## [QUOTED TEXT]
This is a question I have noticed that lot of my readers have been asking on search engines which have led them here, so I thought I’d do a quick post with the answer.

I had a word with a mate of mine who is an agent representing premiership footballers and I looked through my files on drivers and through the estimated figures in Formula Money, which has some good research into the financial side of the sport.

The answer is that the top drivers earn far more than the top premiership stars, but of course there are far more top footballers than F1 stars.

Top of the F1 tree is Kimi Raikkonen, who is believed to earn around $36 million £24m) per season, with Fernando Alonso on $24 million (£16m) and Lewis Hamilton understood to be on around £12 million. Jenson Button was trousering £12 million from Honda. Heikki Kovalainen gets around $5 million (£3.4m). A front of midfield driver, like Mark Webber, earns $4 million (£2.75m) with drivers like Kazuki Nakajima on around £500,000.

## [TASK 1]
Which lines of the records contain the word "furthest", matching case exactly? Pull out each of those lines.
The post on driver pay and the records have separate, unrelated origins.

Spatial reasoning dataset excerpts
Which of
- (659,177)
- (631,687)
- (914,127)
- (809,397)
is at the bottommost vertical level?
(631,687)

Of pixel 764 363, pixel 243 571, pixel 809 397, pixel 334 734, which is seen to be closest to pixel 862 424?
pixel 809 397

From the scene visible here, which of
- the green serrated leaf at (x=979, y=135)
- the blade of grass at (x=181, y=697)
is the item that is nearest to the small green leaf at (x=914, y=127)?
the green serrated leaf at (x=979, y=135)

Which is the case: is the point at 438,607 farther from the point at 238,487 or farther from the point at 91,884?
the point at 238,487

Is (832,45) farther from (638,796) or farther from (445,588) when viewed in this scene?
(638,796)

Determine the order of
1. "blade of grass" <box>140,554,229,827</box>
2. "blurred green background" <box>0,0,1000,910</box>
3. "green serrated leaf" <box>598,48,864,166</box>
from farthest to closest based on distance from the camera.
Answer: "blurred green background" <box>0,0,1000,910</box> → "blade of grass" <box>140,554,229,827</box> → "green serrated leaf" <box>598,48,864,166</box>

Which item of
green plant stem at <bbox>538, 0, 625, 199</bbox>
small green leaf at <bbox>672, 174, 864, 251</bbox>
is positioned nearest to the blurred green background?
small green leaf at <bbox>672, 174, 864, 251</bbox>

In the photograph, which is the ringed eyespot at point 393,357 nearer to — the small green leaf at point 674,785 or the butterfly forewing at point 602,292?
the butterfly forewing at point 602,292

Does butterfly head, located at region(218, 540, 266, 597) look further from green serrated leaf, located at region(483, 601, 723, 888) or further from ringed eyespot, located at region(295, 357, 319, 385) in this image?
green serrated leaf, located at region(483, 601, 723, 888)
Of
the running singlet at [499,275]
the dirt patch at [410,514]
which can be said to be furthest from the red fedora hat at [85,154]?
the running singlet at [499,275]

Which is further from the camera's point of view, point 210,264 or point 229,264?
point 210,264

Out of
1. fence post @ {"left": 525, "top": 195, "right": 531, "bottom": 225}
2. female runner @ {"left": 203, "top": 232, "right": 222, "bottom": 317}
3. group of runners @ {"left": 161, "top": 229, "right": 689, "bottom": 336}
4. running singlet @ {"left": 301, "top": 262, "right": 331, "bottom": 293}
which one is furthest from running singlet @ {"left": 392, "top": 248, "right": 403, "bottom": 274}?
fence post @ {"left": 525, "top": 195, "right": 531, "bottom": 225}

## [TASK 2]
Repeat word for word the stretch of the post on driver pay that begins at the words "The answer is" and stops after "on around £500,000.".

## [FULL ANSWER 1]
which can be said to be furthest from the red fedora hat at [85,154]?
which one is furthest from running singlet @ {"left": 392, "top": 248, "right": 403, "bottom": 274}?

## [FULL ANSWER 2]
The answer is that the top drivers earn far more than the top premiership stars, but of course there are far more top footballers than F1 stars.

Top of the F1 tree is Kimi Raikkonen, who is believed to earn around $36 million £24m) per season, with Fernando Alonso on $24 million (£16m) and Lewis Hamilton understood to be on around £12 million. Jenson Button was trousering £12 million from Honda. Heikki Kovalainen gets around $5 million (£3.4m). A front of midfield driver, like Mark Webber, earns $4 million (£2.75m) with drivers like Kazuki Nakajima on around £500,000.